One hundred brave (or not so brave) Trojan Soldiers are trapped inside the infamous giant wooden horse, plotting their escape…. and you get to be one of them! This is the exciting premise for Fishing 4 Chips' new production at this year's festival - Burning down the Horse. The piece is primarily a light-hearted and silly romp most suited to the sensibilities of your typical fringe-goer looking for something a bit different. Overall it engages and entertains, although if you are looking for a truly immersive bit of theatre you may feel this leaves you feeling slightly short-changed.
delightful use of puns, witty references to classic Greek mythos
The cast are likeable, with consistently sound comic timing and a range of dynamic characters. In particular, Hannah Harquart is endlessly charismatic, leading the audience through the story with formidable charm and stage presence.

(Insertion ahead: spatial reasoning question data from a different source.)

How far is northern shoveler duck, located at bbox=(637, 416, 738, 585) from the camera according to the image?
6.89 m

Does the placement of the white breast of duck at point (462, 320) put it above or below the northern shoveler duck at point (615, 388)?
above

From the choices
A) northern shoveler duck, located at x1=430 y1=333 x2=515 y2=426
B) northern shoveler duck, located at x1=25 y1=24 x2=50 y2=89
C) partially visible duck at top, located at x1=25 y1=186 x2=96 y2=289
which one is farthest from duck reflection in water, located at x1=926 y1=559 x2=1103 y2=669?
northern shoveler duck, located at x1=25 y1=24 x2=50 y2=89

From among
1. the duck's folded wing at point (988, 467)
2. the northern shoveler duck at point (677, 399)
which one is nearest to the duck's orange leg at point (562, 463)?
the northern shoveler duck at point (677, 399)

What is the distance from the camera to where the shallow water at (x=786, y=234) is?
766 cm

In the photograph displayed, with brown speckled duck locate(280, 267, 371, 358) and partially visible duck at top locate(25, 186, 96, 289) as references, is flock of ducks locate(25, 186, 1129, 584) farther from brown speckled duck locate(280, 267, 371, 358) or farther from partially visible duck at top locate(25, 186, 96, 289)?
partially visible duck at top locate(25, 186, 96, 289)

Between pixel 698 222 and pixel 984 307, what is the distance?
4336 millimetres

The show's comedic element mainly surrounds the delightful use of puns, witty references to classic Greek mythos and exaggerated characterisation. This is generally very strong and makes for a fun experience, leaving the audience giggling throughout and smiling upon exit. It has an undeniable charm and it is easy to see the appeal of this ensemble.
The actors are for the most part positioned in and among the audience. This is the primary way in which the immersive experience is created. If you are lucky enough to be sat beside one of the actors seats then you will hear small quips and responses throughout directed at only you; beside this there are occasional moments of audience interaction, however this rarely goes beyond asking an audience member their name or reading a few words out. It felt at times that the script was too stringent to allow for any of the playfulness required for the highest quality audience work, or for the audiences' presence to have any real impact on the performance.
There is a political note running throughout in terms of the nature of power, particularly in relation to workers rights. This was predominantly delivered through the character of the carpenter. While this is admirable and provided some well needed depth to the work, it did at times create a sort of tonal dissonance. While the other characters were delivered as over-the-top caricatures, the carpenter was earnest and serious. His speeches felt jarring amongst the rest of the show. This message could perhaps have been delivered just as clearly through subtext to create a nuanced piece of comedy with a more consistent atmosphere.
There is good reason for the show to be a popular ticket this festival, it provides a unique setting and is ultimately pretty fun. The cast are good and the concept is sound. If you want to see a bit of horseplay in a play about a horse this could easily be the show for you.